### Text block
Scrape Reddit Forum Data with Python: Posts, Comments, and Pagination

Reddit is one of the best “real-world” scraping playgrounds because you’ll hit the exact problems you see everywhere:

  • pagination
  • inconsistent markup (especially on modern reddit)
  • rate limits / 429s
  • comment pages that can be huge

The key trick is this:

Don’t scrape the modern JS app HTML. Scrape old.reddit.com (server-rendered, stable).

In this guide we’ll build a scraper that:

  1. Crawls a subreddit listing (top/new) across multiple pages.
  2. Extracts post metadata + the post URL.
  3. Fetches comment threads and parses comments.
  4. Exports JSONL so you can stream results safely.

Reddit listing page (old.reddit.com) we’ll scrape

Scale subreddit crawls with ProxiesAPI

Reddit can be rate-limited and geo/IP sensitive at scale. ProxiesAPI helps keep your crawling stable by rotating IPs and smoothing out bursts when you fetch many listing + comment pages.


What we’re scraping

Subreddit listing pages

Example targets:

  • https://old.reddit.com/r/Python/ (hot)
  • https://old.reddit.com/r/Python/new/
  • https://old.reddit.com/r/Python/top/?t=week

Pagination uses an after token via a ?after= query.

Comment pages

Each post has a permalink like:

  • https://old.reddit.com/r/Python/comments/POST_ID/some_title/

Comments are in the server-rendered HTML too.


Setup

python -m venv .venv
source .venv/bin/activate
pip install requests beautifulsoup4 lxml

Step 1: A robust fetch() with retries + polite delays

When scraping Reddit, you want:

  • real User-Agent
  • timeouts
  • retry/backoff for 429/5xx
import random
import time
from typing import Optional

import requests

TIMEOUT = (10, 30)  # connect, read

session = requests.Session()

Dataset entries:
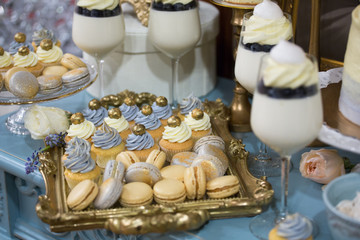 Fototapeta na wymiar dessert buffet muffins, cookies, macaroon on a festive table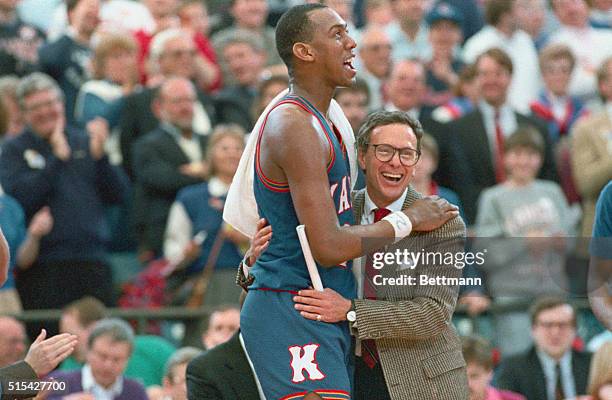 Pontiac, Mich.: Kansas Coach Larry Brown hugs Danny Menning after Kansas defeated Kansas State 71-58, to advance to the "Final Four". Manning was...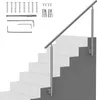 A stainless steel handrail installed on a set of stairs, with various mounting hardware and tools shown in the upper left corner. Podgląd zdjęcia produktu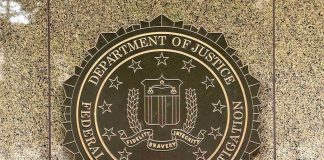 Kash Patel Blasts Baseless Claims, FBI Distracted FBI seal on a marble wall.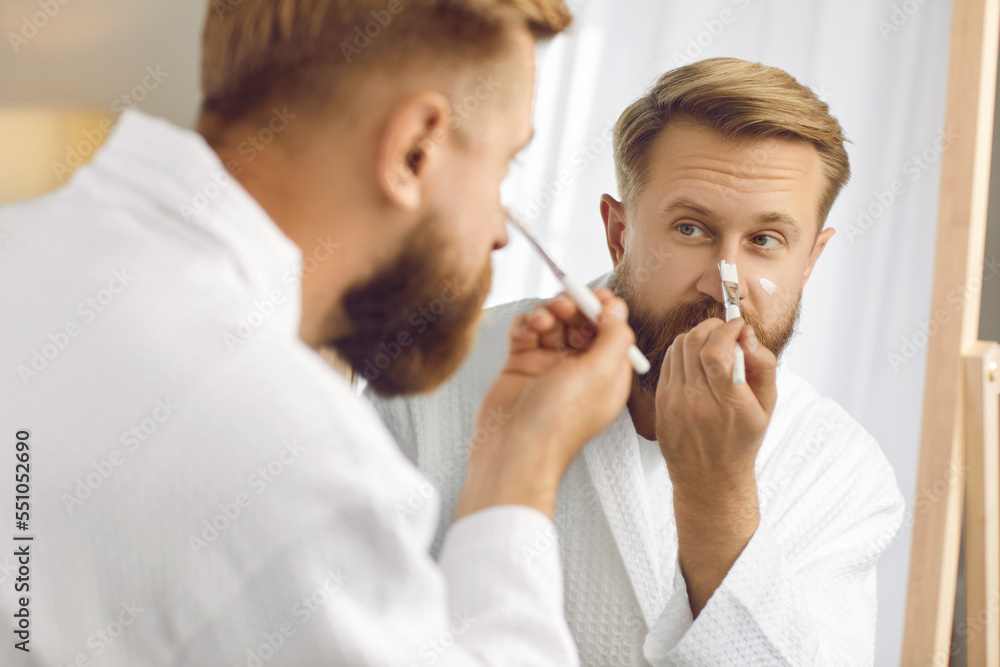 Cosmetics for men. Handsome bearded man with brush applies moisturizing mask on his face during home beauty treatments. Close up of caucasian millennial man in bathrobe looking in mirror. Cosmetics for men. Handsome bearded man with brush applies moisturizing mask on his face during home beauty treatments. Close up of caucasian millennial man in bathrobe looking in mirror.
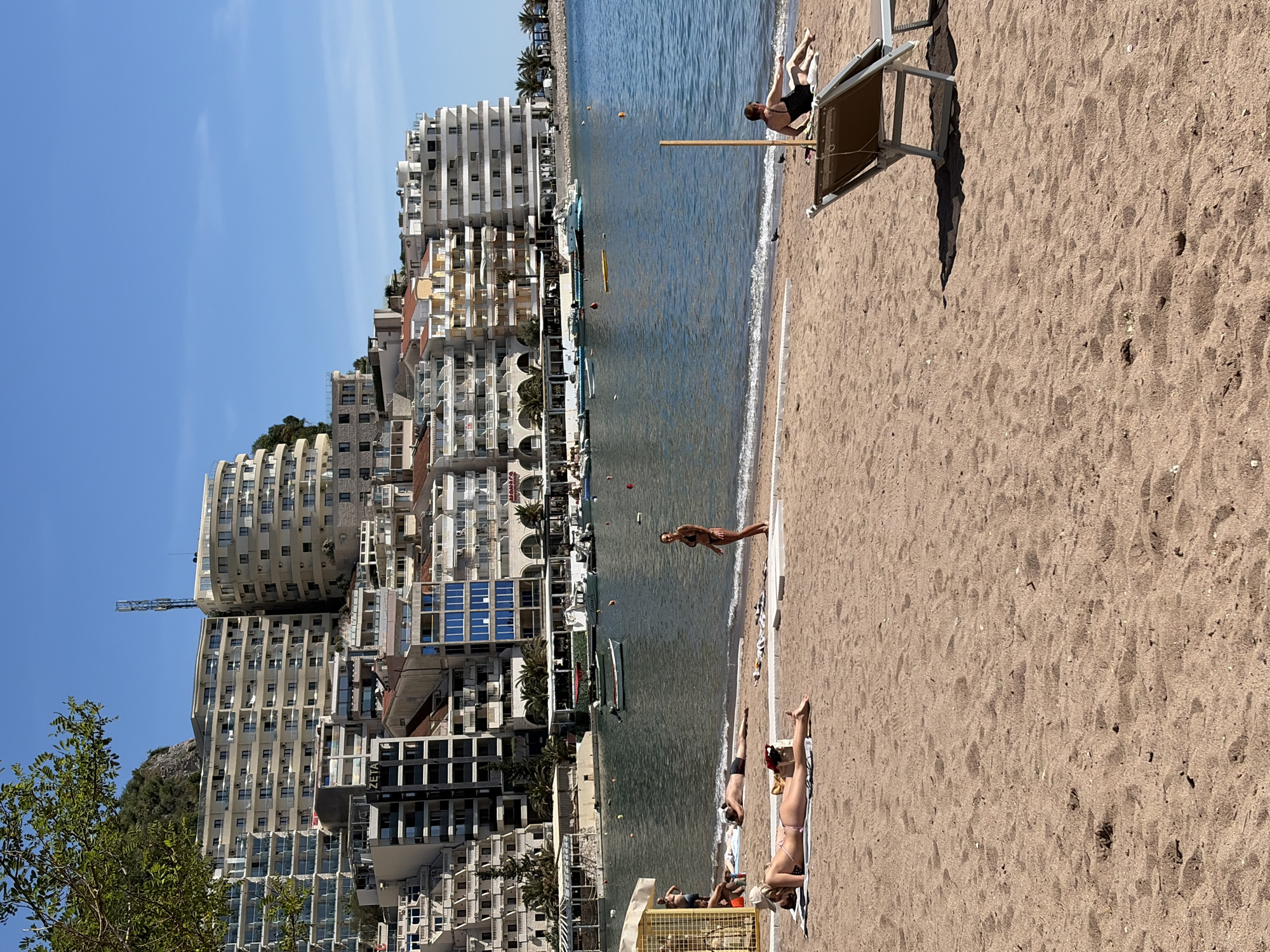 The image depicts a beach scene in Budva, Montenegro. Several people are sunbathing on the sandy beach. A woman stands near the water's edge, while others are lying on towels and beach chairs. In the background, there are tall buildings, some with solar panels, lining the coast along the Adriatic Sea. A few boats are visible in the water. The sky is clear and blue, indicating a sunny day.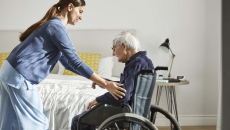 Someone helping a senior in a wheelchair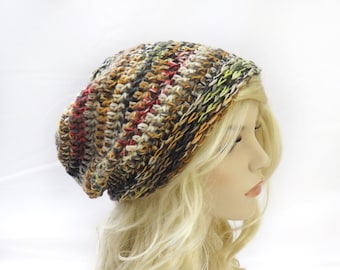 May include: A slouchy beanie hat with a multi-colored striped pattern in shades of brown, orange, red, and green.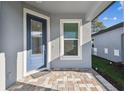 Cozy covered front porch featuring a stylish blue front door with glass details at 9462 Shorebird Ct, Parrish, FL 34219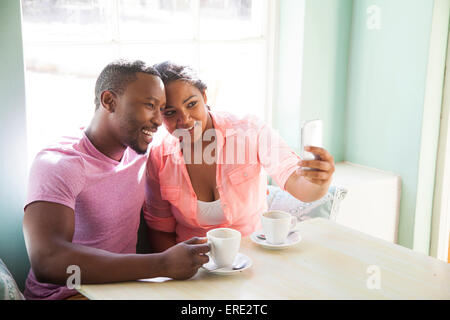 Smiling couple taking cell phone selfie at table with coffee Stock Photo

### The problem
Extend the guide on scraping Reddit with Python, starting right after its last line of code. The records are not needed.

### Written answer
session.headers.update({
    "User-Agent": (
        "Mozilla/5.0 (compatible; ProxiesAPI-GuidesBot/1.0; +https://proxiesapi.com)"
    )
})


def fetch(url: str, *, max_retries: int = 5) -> str:
    last_exc: Optional[Exception] = None

    for attempt in range(1, max_retries + 1):
        try:
            r = session.get(url, timeout=TIMEOUT)

            # Basic rate-limit handling
            if r.status_code in (429, 503, 502, 500):
                sleep = min(30, 2 ** attempt) + random.random()
                print(f"HTTP {r.status_code} — backoff {sleep:.1f}s (attempt {attempt}/{max_retries})")
                time.sleep(sleep)
                continue

            r.raise_for_status()

            # Small jitter to avoid hammering
            time.sleep(0.8 + random.random())
            return r.text

        except Exception as e:
            last_exc = e
            sleep = min(30, 2 ** attempt) + random.random()
            print(f"error {type(e).__name__} — backoff {sleep:.1f}s")
            time.sleep(sleep)

    raise RuntimeError("failed to fetch") from last_exc

Step 2: Parse posts from a subreddit listing

On old Reddit, posts are usually div.thing elements.

import re
from bs4 import BeautifulSoup


def clean_text(s: str | None) -> str | None:
    if not s:
        return None
    return re.sub(r"\s+", " ", s).strip() or None


def parse_listing(html: str) -> tuple[list[dict], str | None]:
    """Returns (posts, next_after_token)."""
    soup = BeautifulSoup(html, "lxml")

    posts = []

    for thing in soup.select("div.thing"):
        post_id = thing.get("data-fullname")  # e.g. t3_xxxxx
        permalink = thing.get("data-permalink")
        url = thing.get("data-url")

        title_el = thing.select_one("a.title")
        title = clean_text(title_el.get_text(" ", strip=True) if title_el else None)

        author_el = thing.select_one("a.author")
        author = clean_text(author_el.get_text(strip=True) if author_el else None)

        score_el = thing.select_one("div.score")
        score = clean_text(score_el.get("title") if score_el else None) or clean_text(score_el.get_text(strip=True) if score_el else None)

        comments_el = thing.select_one("a.comments")
        comments_text = clean_text(comments_el.get_text(" ", strip=True) if comments_el else None)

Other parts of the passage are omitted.